Cornplanter had a sister, Catharine Maria Abeel (1764-1825) and was a younger half-brother to Handsome Lake (Sganyadai:yo, ca. 1735-1815), a Seneca religious leader of the Iroquois.

He was uncle to Governor Blacksnake (Thaonawyuthe, ca. 1760-1859), a Seneca war chief. Like Cornplanter, Thaonawyuthe had an exceptionally long life for a man of his times.

Cornplanter married and had children. His son Henry Abeel (spelled Henry Abeele in federal documents) was an interpreter present at the Treaty of Canandaigua negotiations. In the winter of 1790, Cornplanter spent a year in Pennsylvania, during which he attended several Quaker gatherings.

He was not converted by these gatherings, but he was impressed enough to send Henry and his other children to the Quaker school the following year. This sparked a continuing relationship between Cornplanter and the Quaker community.

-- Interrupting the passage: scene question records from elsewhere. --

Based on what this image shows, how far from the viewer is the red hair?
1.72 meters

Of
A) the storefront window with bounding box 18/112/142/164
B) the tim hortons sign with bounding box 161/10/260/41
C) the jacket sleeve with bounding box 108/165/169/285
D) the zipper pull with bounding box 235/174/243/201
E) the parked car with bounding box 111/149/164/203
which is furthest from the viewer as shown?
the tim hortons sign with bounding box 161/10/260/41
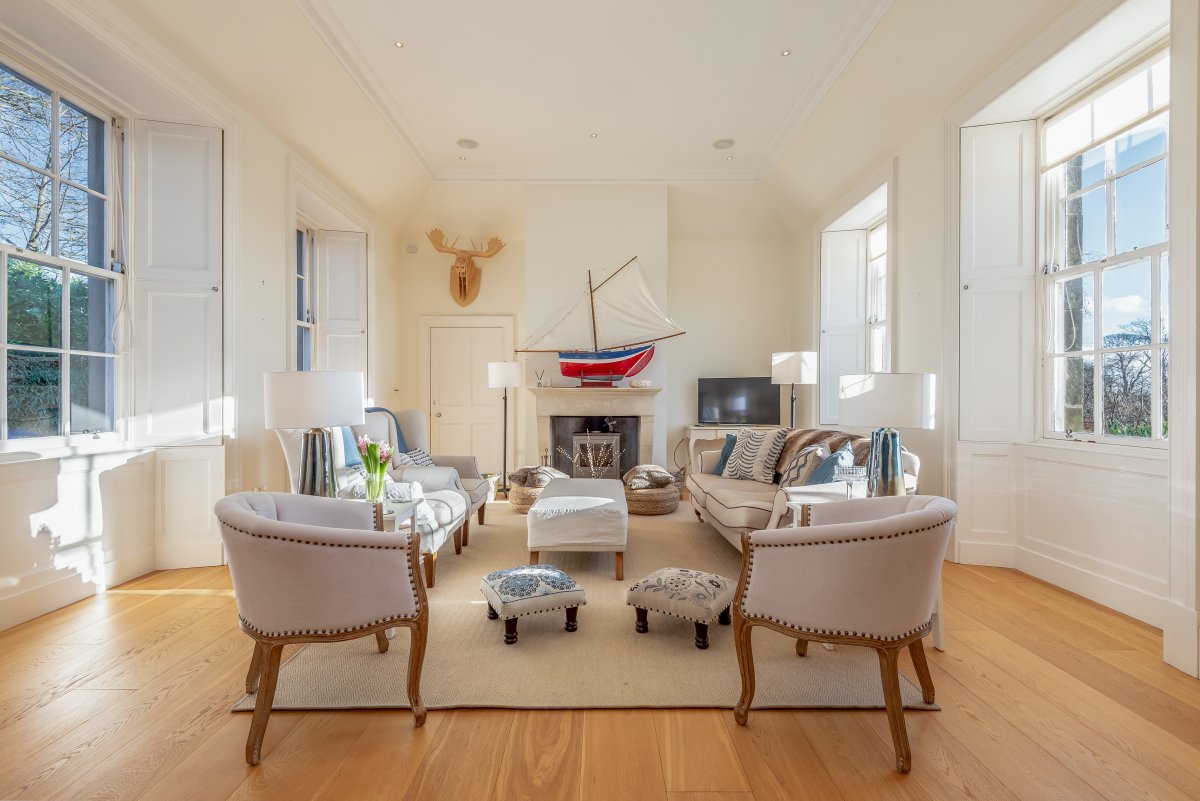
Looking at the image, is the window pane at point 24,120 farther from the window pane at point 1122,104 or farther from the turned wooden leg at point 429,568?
the window pane at point 1122,104

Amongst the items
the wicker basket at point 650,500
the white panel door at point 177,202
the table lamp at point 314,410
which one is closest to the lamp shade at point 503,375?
the wicker basket at point 650,500

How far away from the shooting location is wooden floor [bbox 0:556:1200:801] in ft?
4.70

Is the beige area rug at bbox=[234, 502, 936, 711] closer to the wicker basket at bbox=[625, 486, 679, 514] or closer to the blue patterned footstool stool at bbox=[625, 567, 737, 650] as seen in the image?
the blue patterned footstool stool at bbox=[625, 567, 737, 650]

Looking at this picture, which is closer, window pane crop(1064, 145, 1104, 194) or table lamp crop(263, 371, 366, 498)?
table lamp crop(263, 371, 366, 498)

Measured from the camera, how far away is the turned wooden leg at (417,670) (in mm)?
1701

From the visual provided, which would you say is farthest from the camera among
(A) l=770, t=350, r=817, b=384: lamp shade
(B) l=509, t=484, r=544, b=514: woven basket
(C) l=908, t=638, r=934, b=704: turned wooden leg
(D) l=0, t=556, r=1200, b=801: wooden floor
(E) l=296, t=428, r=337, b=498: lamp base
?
(B) l=509, t=484, r=544, b=514: woven basket

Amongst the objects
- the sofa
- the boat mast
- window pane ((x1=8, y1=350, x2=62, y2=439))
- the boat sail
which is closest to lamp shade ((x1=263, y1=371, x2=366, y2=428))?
window pane ((x1=8, y1=350, x2=62, y2=439))

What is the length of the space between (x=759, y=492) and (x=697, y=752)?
6.68ft

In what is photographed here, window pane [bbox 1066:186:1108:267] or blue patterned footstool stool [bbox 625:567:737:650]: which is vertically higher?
window pane [bbox 1066:186:1108:267]

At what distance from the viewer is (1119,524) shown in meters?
2.63

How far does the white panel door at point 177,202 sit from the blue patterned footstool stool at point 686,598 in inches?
123

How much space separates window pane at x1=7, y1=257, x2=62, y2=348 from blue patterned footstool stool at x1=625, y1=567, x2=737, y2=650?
3122 mm

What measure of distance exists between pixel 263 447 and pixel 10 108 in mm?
2063

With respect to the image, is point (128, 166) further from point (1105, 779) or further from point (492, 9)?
point (1105, 779)
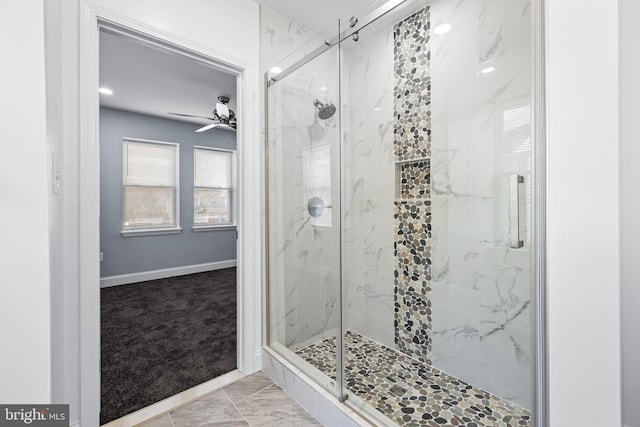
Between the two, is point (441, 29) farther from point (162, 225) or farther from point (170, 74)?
point (162, 225)

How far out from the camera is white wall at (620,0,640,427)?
A: 111 centimetres

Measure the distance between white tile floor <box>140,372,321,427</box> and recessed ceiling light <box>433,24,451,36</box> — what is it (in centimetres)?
233

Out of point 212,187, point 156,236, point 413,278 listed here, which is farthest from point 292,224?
point 212,187

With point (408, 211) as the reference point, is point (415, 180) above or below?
above

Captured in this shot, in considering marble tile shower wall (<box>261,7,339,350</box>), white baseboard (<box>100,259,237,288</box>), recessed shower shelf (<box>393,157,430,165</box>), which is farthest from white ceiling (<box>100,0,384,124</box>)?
white baseboard (<box>100,259,237,288</box>)

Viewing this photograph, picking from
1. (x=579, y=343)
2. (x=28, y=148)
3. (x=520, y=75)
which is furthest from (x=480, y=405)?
(x=28, y=148)

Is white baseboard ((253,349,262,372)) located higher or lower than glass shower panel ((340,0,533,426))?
lower

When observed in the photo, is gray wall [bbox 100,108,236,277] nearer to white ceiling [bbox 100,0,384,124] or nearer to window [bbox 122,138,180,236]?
window [bbox 122,138,180,236]

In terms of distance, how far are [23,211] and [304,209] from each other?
155cm

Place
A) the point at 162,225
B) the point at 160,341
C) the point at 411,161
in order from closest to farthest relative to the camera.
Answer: the point at 411,161 → the point at 160,341 → the point at 162,225

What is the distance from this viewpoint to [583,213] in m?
0.77

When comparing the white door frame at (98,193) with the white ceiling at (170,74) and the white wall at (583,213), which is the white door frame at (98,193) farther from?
the white wall at (583,213)

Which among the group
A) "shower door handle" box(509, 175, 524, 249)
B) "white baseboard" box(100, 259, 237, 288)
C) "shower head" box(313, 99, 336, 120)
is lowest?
"white baseboard" box(100, 259, 237, 288)

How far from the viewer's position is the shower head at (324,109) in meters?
1.92
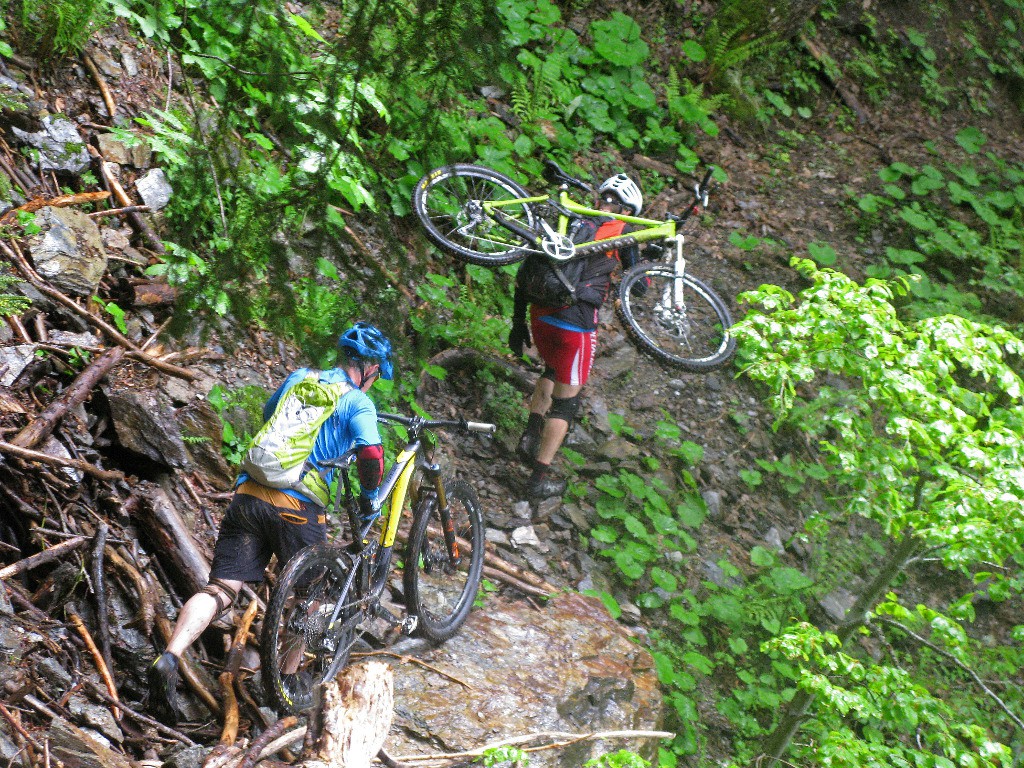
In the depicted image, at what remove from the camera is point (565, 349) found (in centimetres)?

Cornplanter’s descendants typically used the last name Abeel (or variants thereof) during his lifetime. By the 20th century they had generally begun using the surname Cornplanter. They continued to be prominent members of the Seneca community but most died in the 1918 flu pandemic.

Roosevelt Family Connection

Since Seneca Chief Cornplanter’s father was Danish, he has a few famous kin through his father’s family. The most notable of Chief Cornplanter’s kin is the Roosevelt family with whom he has kinship to Presidents Theodore Roosevelt (3rd cousin 3 times removed) and Franklin D. Roosevelt (4th cousin 4 times removed), and First Lady Eleanor Roosevelt (3rd cousin 4 times removed).

Related to Thomas Edison

He also has a family connection to inventor Thomas Edison (4th cousin 2 times removed) and Declaration of Independence signer Philip Livingston(3rd cousin 1 time removed).

Corn Planter was also related to George H.W. Bush

Through his father’s line, he is also related to George H. W. Bush (4th cousin 6 times removed), George W. Bush (4th cousin 7 times removed), and Jeb Bush (4th cousin 7 times removed).

Artist Jesse Cornplanter was his last known direct descendant (1889–1957).